Глядя на терзаемый вороньем труп крысы, усталый человек
мучительно искал ответ на упрямый вопрос: Что есть правильное?
В сражениях им не задаются. Есть враг и его надо бить. Но что
сейчас враг? И к тому же невозможно бесконечно интеллектуальные
задачи подменять политической дракой, непритязательной ни по
уму, ни по морали. Куда идти, какими шагами?

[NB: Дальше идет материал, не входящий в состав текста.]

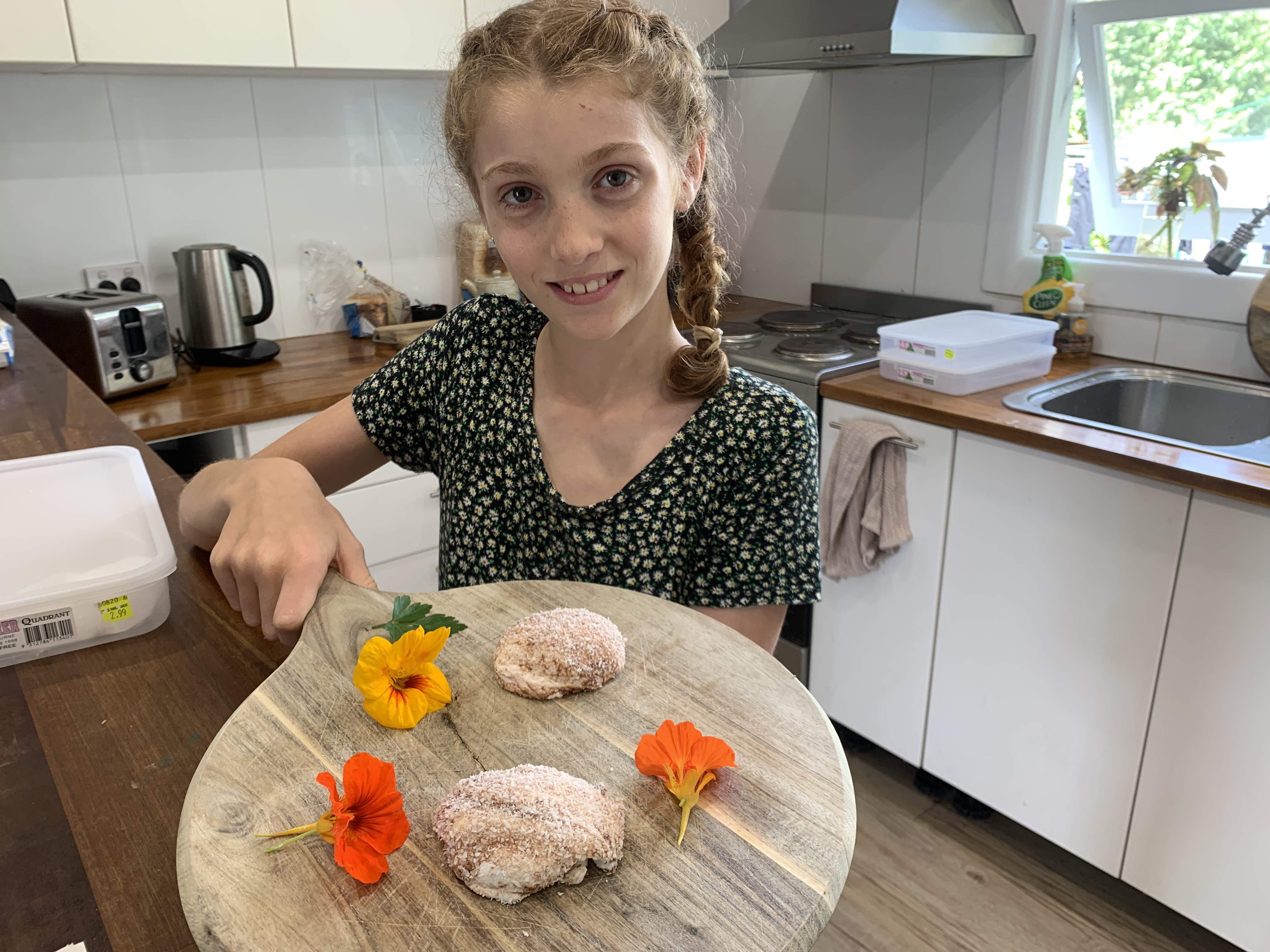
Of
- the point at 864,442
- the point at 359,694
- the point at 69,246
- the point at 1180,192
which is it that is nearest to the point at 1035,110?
the point at 1180,192

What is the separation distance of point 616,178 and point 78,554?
0.54 metres

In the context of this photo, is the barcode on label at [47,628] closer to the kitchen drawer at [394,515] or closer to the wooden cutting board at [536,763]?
the wooden cutting board at [536,763]

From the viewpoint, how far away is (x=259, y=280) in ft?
7.25

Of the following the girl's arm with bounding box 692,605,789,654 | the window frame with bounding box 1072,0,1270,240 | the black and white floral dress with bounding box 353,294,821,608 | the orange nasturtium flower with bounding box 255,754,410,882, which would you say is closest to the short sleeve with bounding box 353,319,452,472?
the black and white floral dress with bounding box 353,294,821,608

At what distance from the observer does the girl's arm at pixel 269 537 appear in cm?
67

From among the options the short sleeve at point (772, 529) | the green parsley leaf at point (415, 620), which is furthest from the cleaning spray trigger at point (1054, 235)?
the green parsley leaf at point (415, 620)

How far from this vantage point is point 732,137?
2844 mm

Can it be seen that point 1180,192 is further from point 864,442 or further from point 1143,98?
point 864,442

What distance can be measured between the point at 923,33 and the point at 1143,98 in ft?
2.04

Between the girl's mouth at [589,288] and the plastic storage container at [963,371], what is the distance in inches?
45.8

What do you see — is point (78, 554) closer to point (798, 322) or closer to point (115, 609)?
point (115, 609)

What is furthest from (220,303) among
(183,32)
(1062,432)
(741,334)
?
(1062,432)

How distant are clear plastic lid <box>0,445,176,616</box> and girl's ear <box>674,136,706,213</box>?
0.58m

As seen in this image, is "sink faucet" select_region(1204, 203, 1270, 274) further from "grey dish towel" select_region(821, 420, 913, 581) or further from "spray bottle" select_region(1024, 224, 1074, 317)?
"grey dish towel" select_region(821, 420, 913, 581)
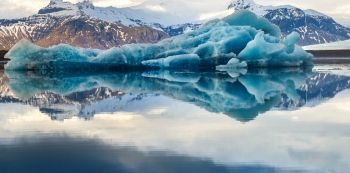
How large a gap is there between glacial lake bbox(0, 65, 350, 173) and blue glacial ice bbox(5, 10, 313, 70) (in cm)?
1039

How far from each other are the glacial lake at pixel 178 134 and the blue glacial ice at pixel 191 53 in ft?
34.1

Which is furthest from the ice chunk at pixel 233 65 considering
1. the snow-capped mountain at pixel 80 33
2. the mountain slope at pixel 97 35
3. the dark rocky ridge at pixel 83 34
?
the mountain slope at pixel 97 35

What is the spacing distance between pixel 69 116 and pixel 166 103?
1939 millimetres

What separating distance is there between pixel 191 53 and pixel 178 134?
1533 cm

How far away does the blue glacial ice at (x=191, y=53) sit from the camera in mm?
19453

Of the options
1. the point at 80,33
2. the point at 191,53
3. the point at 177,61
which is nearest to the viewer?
the point at 191,53

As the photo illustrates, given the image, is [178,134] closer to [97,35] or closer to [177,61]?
[177,61]

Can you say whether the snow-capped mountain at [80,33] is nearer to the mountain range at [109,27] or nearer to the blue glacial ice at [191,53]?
the mountain range at [109,27]

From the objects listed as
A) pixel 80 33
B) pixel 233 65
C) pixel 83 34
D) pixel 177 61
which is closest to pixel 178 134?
pixel 177 61

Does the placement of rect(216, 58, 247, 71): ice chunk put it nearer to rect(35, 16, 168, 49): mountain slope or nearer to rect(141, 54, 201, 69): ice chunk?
rect(141, 54, 201, 69): ice chunk

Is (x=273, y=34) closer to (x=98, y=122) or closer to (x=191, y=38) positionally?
(x=191, y=38)

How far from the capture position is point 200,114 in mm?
6691

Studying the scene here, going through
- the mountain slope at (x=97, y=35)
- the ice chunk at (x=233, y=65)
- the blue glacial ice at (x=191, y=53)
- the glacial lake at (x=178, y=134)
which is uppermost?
the mountain slope at (x=97, y=35)

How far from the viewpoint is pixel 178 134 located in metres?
5.16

Ему предстояло понять: куда ведет диалектика развития
человечество, Россию и какая роль историей отводится ему в этом
процессе?
Он метался, словно слепой ночью, гонимый сзади. Шагая
интуицией и страстью, покинутый озареньем, обнимался с
президентами чуждых стран и отталкивал их, зная, что они-то
точно воронье для парализованной страны, им крайне важно, чтоб
непостижимая их узкому уму Россия, уподобившись им, заняла ими
отведенное ей место в хвосте их колонны для сброса дряни и
выкачки ресурсов. И выбросила из головы ту дурь Российскую,
которую веками пестовала ее история. Безрассудную удаль,
глубину проникновенных чувств, осязаемость души, жертвенную
безоглядность, ушедшие из элиты и хранимые ныне в человеческих
недрах, - вот это все они затеяли выкупить за доллары, навязав
стране свою идеологию и своего сатанинского бога - капитал.
Должен ли он, как агнца божия, душу Российскую отдать им
на заклание? В чем состоит историческое предназначение России?
Он не знал. И чувствовал, что ситуация ускользает из его,
казалось бы, крепких рук. Чувствовал, что он уже не понимает ни
людей, ни логики исторических событий, угадывая начало
немыслимых виражей диалектики, рвущей в клочья ясный курс. Он
приближался к полосе сомнений в существовании вообще какой-либо
положительной роли личности в истории, которая всегда умнее
этой личности и будет противостоять попыткам скроить ее по
своему вкусу, а, поддавшись, будет долго мстить за это.